Exercise details
Rewrite the oboe session thread from "If he is there" up to and including "Hannes_F (May 11, 2014)", putting "$300" wherever "$271" appears.

If he is there already recording (as he said he would be), most of the things you mention Hannes, would not be in play. And even with practicing, if you can't record this line that I have in 5 min, there is something seriously wrong with you. Based on his history, he would easily be able to do it. Even if it took him 15 min. - how does that justify $420, when I can hire him for $271 for 3 hrs?

Cheers.


----------



## Hannes_F (May 11, 2014)

Jeffrey, all information put together I think he actually figured you'd not have much experience and / or people to ask and tried to get an advantage out of this. Kudos to you for trying to find a oboe player. This experience must have been not very encouraging though. I also watched the other thread where you tried to find an online session player (I think that was you). If that is the best result you got then this is indeed not very good.

That being said if the man has his price then this is his price.


----------



## KEnK (May 11, 2014)

"rip off" is to strong a word here.

He's not stealing from you, just pricing himself above what you're willing to pay.
Simply look elsewhere.

k


----------



## Daryl (May 11, 2014)

Riff, did you find out how much AR, engineer and Pro Tools was going to cost you on top of his fee?

D


----------



## Daryl (May 11, 2014)

KEnK @ Sun May 11 said:


> "rip off" is to strong a word here.
> 
> He's not stealing from you, just pricing himself above what you're willing to pay.
> Simply look elsewhere.
> ...


Exactly.

D


----------



## AC986 (May 11, 2014)

JEFFREY!!!!

Have you thought for a second that he might not be interested in doing it? These guys are busy busy busy. Why not use a sample lib for just 18 seconds. Ask Andy B how much for an 18 sec Oboe mock. Who's going to know the difference.


----------



## Guy Rowland (May 11, 2014)

Jeffrey - read Daryl's detailed reply above. Supose he was rolling it in with 2 other remote sessions, that's great and splits the cost 3 ways. Let's say it takes him 3 hours to do all 3, so it's 1 hour each of studio / engineer / PT time.



> Abbey Road engineers are usually around £80-100 per hour, and then you have to factor in set-up time (no matter how small) and room hire. AR1 is around £350/hr, AR2 £170 and you have to pay Pro Tools hire as well.



So just on costs of 1 engineer and, say, AR2 = £270 for the two per hour. He's charging you £250, so he's paying £20 to do the gig.

Sure there's assumptions there, but not unreasonable ones.

IMO, you're aiming way to high if you think that cost is unreasonable - Abbey Road and top film score player won't be peanuts, even rolling it into other sessions. Look around for guys with their own recording setups with less impressive CVs but good demos. Try Session Exchange that Matt linked above for starters - several woodwind players there.

Stored data
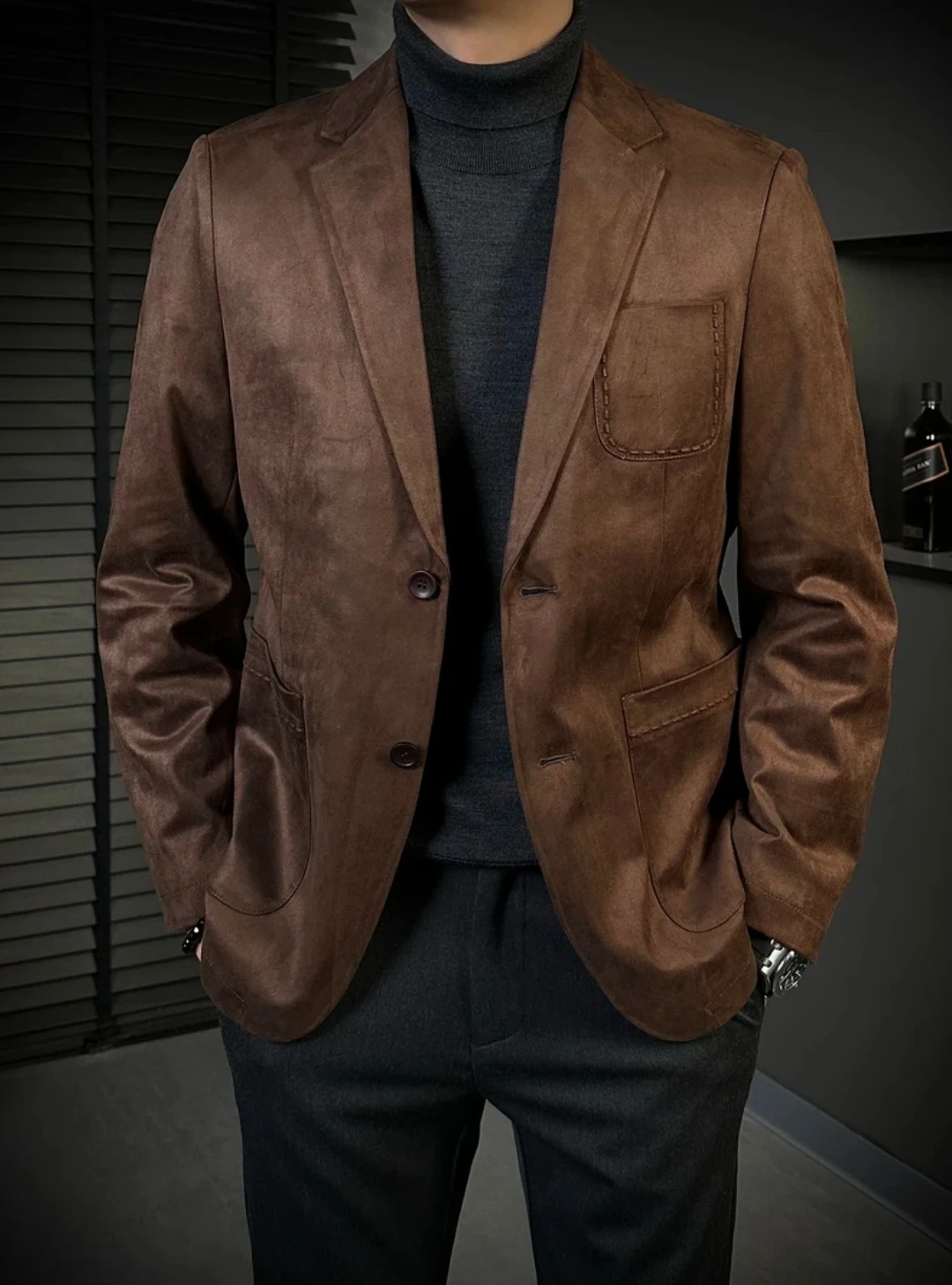 

Мужской повседневный пуховик: комфортный, универсальный, модный, деловой, приталенный, с длинными рукавами, на пуговицах, зимний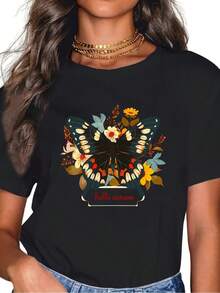 Esta camiseta de mujer presenta como motivo principal una mariposa de alas oscuras con puntos brillantes, rodeada de flores y hojas otoñales. Tiene un diseño de cuello redondo, moderna y versátil, y un regalo perfecto para alguien especial - Camiseta de manga corta de algodón holgada unisex de estilo vintage urbano. - Negro - Ver 6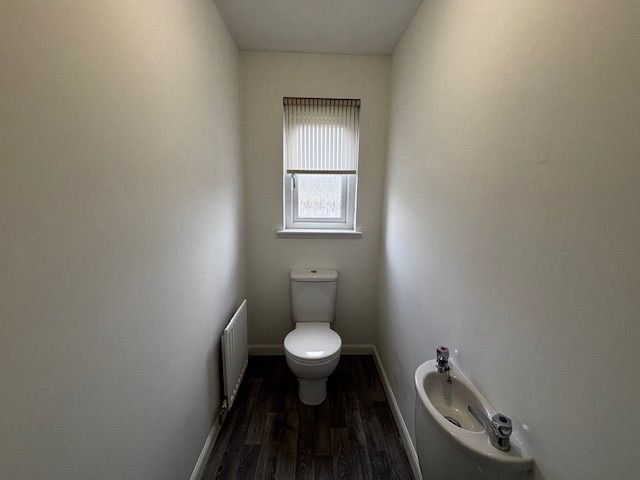 Additional image 5 of 2 bed terraced house to rentJames Weir Grove, Sunnymead, Uddingston G71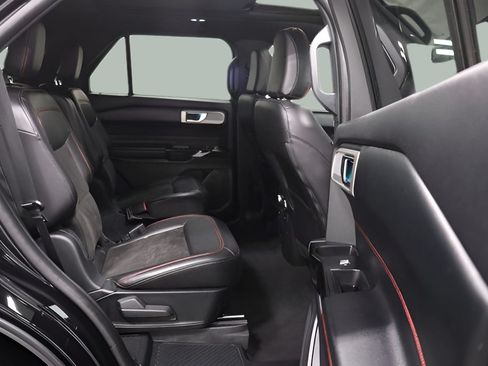 Used 2023 Ford Explorer ST-Line AWD/4WD image 18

Solution
If he is there already recording (as he said he would be), most of the things you mention Hannes, would not be in play. And even with practicing, if you can't record this line that I have in 5 min, there is something seriously wrong with you. Based on his history, he would easily be able to do it. Even if it took him 15 min. - how does that justify $420, when I can hire him for $300 for 3 hrs?

Cheers.


----------



## Hannes_F (May 11, 2014)